3. The DM never opens the current version. They simply distribute it (including to themself, if necessary). This is very important for spreadsheets, where every time the file is opened, there is the risk that entries in the cells will be inadvertently changed. Typically, though, new data will need to be added to DSNAME.xlsx, and corrections made. These changes are all passed upwards to the DM; they are not made on local versions of DSNAME.xlsx.

4. Incorporating changes. As well as current versions with different date prefixes, there will also be a development copy, named dev_DSNAME.xlsx. All changes occur in dev_DSNAME.xlsx. I recommend that each change to dev_DSNAME.xlsx is described by a sentence or two at the top of the file changes_DSNAME.txt. This file is made available alongside the current version of the dataset.

5. Updating the current version. When the changes in DSNAME.xlsx have become sufficient to distribute, it is copied to become the new current version, with an updated date prefix. The DM should alert the team that there is an update of DSNAME.xlsx. If the changes are being logged, insert the name of the new current version as a section heading at the top of changes_DSNAME.txt so that it is clear how the new current version differs from the old one.

6. If there is a crisis in DSNAME.xlsx then the DM should delete it, create a new dev file from the current version, and remake the changes. Crises happen from time to time, and it is a good idea not to accumulate too many changes in the dev file before creating a new current version. On the other hand, it can be tedious for people to be constantly updating their version for only minor changes. So the DM might want to create ‘backstop’ versions of the dev file for their own convenience, perhaps named backstop_DSNAME.xlsx, which also requires a line in changes_DSNAME.txt if it is being used.

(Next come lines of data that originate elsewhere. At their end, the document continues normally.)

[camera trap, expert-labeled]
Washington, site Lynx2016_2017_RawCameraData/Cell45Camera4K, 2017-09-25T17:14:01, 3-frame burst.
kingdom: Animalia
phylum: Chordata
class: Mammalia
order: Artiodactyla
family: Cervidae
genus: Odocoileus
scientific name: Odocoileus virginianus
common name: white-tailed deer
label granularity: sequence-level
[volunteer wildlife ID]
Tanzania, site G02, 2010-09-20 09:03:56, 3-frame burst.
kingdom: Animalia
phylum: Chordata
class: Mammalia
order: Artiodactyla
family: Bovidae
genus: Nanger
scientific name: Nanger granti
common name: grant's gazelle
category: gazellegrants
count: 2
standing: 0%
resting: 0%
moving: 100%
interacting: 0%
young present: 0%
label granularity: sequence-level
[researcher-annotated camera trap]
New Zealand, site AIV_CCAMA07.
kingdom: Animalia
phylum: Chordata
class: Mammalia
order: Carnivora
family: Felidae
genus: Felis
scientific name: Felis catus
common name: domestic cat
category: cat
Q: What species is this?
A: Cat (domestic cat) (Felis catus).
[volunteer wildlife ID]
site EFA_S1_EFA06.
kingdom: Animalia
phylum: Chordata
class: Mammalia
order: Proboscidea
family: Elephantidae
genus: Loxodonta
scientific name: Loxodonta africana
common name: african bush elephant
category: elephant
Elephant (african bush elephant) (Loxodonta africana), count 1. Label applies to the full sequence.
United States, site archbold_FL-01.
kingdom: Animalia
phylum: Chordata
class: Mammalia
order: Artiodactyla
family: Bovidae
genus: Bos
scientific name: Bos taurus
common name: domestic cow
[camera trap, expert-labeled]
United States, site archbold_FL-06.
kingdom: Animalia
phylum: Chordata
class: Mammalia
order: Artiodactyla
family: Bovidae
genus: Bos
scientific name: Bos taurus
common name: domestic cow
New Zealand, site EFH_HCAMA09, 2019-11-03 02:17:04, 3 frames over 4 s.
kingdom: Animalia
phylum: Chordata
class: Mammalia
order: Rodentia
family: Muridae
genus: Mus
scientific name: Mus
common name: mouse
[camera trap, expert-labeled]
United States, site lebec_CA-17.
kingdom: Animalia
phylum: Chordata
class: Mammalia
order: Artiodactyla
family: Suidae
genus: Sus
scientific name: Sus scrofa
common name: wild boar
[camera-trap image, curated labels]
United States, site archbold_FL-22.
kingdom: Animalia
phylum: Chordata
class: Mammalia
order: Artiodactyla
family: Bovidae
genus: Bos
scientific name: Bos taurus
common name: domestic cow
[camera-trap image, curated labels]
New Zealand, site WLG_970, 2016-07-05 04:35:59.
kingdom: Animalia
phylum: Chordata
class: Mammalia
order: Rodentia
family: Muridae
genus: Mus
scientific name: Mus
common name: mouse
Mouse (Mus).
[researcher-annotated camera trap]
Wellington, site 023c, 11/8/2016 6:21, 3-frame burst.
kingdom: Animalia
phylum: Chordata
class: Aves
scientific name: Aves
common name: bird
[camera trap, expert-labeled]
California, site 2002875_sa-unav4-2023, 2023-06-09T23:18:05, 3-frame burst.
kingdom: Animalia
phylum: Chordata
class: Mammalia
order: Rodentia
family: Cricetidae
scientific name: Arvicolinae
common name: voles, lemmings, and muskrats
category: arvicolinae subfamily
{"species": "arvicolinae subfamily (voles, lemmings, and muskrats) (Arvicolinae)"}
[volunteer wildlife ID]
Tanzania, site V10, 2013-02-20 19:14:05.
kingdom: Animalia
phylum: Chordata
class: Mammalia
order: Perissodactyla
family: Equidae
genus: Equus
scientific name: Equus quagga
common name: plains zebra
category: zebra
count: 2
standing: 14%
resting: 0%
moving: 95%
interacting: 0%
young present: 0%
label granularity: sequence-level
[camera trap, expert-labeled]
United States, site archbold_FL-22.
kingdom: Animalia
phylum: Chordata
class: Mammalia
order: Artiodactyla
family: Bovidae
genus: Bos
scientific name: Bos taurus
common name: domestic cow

7. The DM is responsible for backing up the entire folder. This folder contains, for each dataset: all of the current versions (with different date prefixes), the dev file, the changes file if it exists (recommended), and additional helpful files like a README. An obvious option is to locate the entire folder somewhere where there are automatic back-ups, but it is still the DM’s responsibility to know the back-up policy, and to monitor compliance; even to run a recovery exercise. It’s a bit ramshackle, but regularly creating a tar file of the folder and mailing to oneself is a pragmatic safety net.